The Financial Planning Process
A CFP® professional can work with you to help you reach your financial goals. Once you decide you want a comprehensive financial plan, what should you expect during the planning process?
the PROCESS OF WORKING WITH A CFP® PROFESSIONAL
Your CFP® professional knows that the first step in a financial planning engagement is to do a thorough review to assess where you stand and then work with you to develop your goals. From there, your CFP® professional can help you make a plan designed to reach your goals, guide you through it and then review your progress over time. Not every relationship is the same, and your plan may evolve as your life changes, but this is the process that a CFP® professional has been trained to follow.
At your first meeting, you’ll usually discuss the financial planning process, what you would like to accomplish and how your CFP® professional can help you. Your financial planner knows that the first step is to discuss the services that he or she will provide you, give you information on his or her background, detail how you will pay for products and services, detail how they will be compensated, and disclose any conflicts of interest.
Once you agree to the scope of the financial planning engagement, including any conflicts of interest, the next step is for your CFP® professional to begin providing financial planning. Their first job is to gather information about your current finances and overall personal circumstances. You might discuss issues such as your risk tolerance and your exposure to longevity, economic, liability and health-care risks. This is the time for your financial planner to get to know all about you.
Now that your financial planner knows your situation, it’s time to set your goals. Your CFP® professional knows that it’s important for you both to be on the same page and to talk through any assumptions or estimates. You’ll be able to share what’s most important to you.
Your CFP® professional will want to analyze the strengths and vulnerabilities of your current financial situation and course of action and potential alternative courses of action. Depending upon your personal circumstances, this includes your cash flow, asset protection, retirement planning, emergency fund and other financial data. You want to know if you are on track or if you need to make some adjustments.

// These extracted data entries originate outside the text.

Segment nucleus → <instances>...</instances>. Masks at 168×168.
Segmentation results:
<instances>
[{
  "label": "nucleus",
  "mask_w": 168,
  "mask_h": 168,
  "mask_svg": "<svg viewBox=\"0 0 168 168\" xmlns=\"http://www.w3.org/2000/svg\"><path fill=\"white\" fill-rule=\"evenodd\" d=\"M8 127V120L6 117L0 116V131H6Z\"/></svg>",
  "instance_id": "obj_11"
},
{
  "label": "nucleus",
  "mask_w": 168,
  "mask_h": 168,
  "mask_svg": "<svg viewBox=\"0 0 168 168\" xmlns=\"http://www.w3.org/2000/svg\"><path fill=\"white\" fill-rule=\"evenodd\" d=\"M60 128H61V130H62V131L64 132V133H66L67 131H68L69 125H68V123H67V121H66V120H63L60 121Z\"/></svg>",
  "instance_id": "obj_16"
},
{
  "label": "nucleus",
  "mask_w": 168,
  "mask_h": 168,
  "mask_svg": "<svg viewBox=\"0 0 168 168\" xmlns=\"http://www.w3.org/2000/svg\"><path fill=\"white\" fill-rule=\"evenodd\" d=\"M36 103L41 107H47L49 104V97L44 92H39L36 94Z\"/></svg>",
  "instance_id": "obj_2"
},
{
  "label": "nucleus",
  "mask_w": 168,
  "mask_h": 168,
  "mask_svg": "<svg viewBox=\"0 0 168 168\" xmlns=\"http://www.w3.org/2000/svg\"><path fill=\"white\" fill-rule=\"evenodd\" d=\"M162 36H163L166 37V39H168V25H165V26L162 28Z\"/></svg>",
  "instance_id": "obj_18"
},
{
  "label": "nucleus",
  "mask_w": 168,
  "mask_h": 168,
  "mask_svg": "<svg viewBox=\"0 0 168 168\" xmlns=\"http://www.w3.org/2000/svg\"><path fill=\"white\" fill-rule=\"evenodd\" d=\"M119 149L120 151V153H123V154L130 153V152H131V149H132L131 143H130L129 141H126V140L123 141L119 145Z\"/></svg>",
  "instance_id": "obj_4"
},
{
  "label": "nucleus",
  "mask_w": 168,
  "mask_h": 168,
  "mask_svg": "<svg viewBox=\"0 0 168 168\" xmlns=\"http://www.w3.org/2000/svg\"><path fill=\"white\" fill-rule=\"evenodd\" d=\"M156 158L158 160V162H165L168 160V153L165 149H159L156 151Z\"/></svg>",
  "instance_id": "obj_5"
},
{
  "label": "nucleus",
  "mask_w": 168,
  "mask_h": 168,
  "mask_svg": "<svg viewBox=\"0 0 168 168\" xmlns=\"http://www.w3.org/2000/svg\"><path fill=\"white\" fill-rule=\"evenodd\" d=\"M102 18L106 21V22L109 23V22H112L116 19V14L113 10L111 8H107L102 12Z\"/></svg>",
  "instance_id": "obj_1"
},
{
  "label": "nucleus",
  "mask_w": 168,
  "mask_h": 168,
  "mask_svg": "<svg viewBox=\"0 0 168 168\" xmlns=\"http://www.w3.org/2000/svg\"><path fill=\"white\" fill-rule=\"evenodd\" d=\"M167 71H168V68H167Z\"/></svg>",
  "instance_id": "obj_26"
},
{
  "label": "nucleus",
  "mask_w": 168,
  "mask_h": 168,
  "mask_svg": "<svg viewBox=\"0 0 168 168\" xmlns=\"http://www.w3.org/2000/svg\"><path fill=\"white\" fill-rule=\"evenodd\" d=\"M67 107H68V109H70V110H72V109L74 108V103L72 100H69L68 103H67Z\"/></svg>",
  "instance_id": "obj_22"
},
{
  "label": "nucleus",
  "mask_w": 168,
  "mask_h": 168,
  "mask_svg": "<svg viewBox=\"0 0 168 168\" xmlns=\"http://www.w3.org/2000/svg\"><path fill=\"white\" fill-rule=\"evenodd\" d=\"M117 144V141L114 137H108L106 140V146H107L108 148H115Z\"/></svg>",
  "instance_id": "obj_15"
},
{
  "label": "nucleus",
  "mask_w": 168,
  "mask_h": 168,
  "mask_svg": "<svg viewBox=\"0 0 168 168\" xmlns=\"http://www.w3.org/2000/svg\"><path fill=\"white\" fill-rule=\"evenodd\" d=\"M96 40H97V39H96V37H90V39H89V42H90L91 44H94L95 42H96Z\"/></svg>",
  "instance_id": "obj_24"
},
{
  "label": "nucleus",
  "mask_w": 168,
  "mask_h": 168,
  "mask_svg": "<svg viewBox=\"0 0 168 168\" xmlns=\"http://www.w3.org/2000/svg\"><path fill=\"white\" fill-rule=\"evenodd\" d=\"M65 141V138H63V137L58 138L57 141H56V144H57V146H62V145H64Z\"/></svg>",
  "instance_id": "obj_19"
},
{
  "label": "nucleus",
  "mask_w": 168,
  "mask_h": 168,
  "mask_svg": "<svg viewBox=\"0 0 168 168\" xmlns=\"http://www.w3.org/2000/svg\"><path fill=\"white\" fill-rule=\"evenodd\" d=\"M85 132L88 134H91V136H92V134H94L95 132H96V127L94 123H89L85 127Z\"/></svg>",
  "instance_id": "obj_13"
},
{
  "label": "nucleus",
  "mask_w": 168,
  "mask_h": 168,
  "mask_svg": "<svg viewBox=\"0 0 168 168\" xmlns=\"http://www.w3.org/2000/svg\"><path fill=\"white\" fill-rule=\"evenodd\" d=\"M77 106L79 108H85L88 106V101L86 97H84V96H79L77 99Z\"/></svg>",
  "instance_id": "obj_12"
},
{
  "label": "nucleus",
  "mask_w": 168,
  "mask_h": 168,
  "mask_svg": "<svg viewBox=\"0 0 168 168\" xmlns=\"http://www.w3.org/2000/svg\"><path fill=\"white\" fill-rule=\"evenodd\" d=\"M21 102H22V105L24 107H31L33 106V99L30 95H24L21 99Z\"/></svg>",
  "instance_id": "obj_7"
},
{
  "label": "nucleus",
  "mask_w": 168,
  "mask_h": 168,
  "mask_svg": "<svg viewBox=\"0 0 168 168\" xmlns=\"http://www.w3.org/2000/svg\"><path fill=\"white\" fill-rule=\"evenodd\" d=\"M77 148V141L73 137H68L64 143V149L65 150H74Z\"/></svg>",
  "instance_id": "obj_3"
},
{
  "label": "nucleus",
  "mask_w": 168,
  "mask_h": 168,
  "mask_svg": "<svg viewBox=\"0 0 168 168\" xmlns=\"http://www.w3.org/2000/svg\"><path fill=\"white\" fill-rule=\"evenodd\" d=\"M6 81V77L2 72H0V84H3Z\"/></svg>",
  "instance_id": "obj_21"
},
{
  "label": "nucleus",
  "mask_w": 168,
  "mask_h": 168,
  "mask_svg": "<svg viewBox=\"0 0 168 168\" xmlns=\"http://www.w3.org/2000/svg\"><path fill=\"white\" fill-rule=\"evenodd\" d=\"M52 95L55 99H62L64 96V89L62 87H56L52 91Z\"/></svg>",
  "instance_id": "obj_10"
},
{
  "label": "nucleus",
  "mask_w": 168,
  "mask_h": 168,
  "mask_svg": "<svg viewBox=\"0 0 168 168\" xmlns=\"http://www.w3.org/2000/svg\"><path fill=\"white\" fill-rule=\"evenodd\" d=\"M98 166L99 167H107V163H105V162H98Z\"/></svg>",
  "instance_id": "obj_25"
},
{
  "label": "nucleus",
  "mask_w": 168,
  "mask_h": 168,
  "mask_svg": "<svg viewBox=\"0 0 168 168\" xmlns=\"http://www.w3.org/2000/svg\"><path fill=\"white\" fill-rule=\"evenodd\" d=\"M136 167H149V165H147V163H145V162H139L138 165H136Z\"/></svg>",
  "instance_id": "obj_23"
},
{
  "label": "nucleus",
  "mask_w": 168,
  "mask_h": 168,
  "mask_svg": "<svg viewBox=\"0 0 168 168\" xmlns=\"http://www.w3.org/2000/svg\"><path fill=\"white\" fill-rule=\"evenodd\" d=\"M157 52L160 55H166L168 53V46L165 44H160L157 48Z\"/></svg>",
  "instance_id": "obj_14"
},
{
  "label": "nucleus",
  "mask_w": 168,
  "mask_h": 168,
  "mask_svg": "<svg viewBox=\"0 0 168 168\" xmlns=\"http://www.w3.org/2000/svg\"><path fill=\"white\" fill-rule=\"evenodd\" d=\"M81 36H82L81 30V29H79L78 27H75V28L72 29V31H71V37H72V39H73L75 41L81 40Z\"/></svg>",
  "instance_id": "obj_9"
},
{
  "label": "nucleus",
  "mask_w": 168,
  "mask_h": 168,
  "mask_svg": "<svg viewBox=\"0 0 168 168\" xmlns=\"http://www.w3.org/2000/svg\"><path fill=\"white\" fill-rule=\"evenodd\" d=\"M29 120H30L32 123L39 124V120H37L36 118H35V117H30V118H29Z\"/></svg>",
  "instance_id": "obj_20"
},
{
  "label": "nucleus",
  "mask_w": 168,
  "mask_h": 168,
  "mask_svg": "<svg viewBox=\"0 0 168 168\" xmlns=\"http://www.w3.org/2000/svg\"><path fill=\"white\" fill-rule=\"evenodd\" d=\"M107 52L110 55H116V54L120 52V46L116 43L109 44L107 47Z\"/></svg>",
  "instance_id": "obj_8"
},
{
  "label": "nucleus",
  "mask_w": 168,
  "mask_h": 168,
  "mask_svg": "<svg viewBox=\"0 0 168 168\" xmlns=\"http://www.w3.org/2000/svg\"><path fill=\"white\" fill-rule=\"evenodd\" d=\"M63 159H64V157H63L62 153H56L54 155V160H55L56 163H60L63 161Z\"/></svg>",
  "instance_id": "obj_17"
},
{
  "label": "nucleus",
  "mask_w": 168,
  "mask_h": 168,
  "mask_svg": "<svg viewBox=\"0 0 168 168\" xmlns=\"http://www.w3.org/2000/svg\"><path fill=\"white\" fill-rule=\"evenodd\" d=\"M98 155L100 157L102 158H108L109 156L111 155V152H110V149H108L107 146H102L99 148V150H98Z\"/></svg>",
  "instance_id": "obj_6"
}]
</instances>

The next step is for your CFP® professional to develop recommendations to help you meet your goals. Your CFP® professional knows to consider the available options to determine what is right for you. This usually involves financial modeling with reasonable assumptions for life expectancy, tax rates and investment returns. A CFP® professional’s responsibility is to develop recommendations that are designed to maximize the potential for you to reach your goals. This isn’t just finances: it’s your life, your health, and even planning for future generations.
When your CFP® professional presents the financial planning recommendations to you, you will have the opportunity to provide feedback, ask questions and discuss adjustments to the plan, as you and your CFP® professional work together to finalize the steps you will take toward reaching your goals. It’s important for you to know the reasons for the recommendations, what assumptions and estimates your financial planner made, and when you will need to take action to implement your plan.
Now it is time to put the plan into action. If your planning agreement includes implementation, then you will need to know what your financial planner will be doing and what you will be doing. For the areas that your financial planner is handling, your financial planner needs to identify potential actions, products and services, and then make recommendations. You’ll have the opportunity to talk to your CFP® professional about the recommendations before you make your selections.
Financial planning is a collaborative process. If your planning agreement includes monitoring, then you will need to work with your CFP® professional to review the performance and progress of the plan through time. Part of this is knowing what your financial planner is responsible for doing and what you need to do. It’s your job to let your financial planner know about changes in your personal circumstances (such as a change in employment or family status) that may call for adjustments to your plan. Your planner’s job is to keep track of the progress you are making to achieve your goals and determine whether any changes or updates are needed. Throughout the process, your CFP® professional is able to provide ongoing support, guidance and education.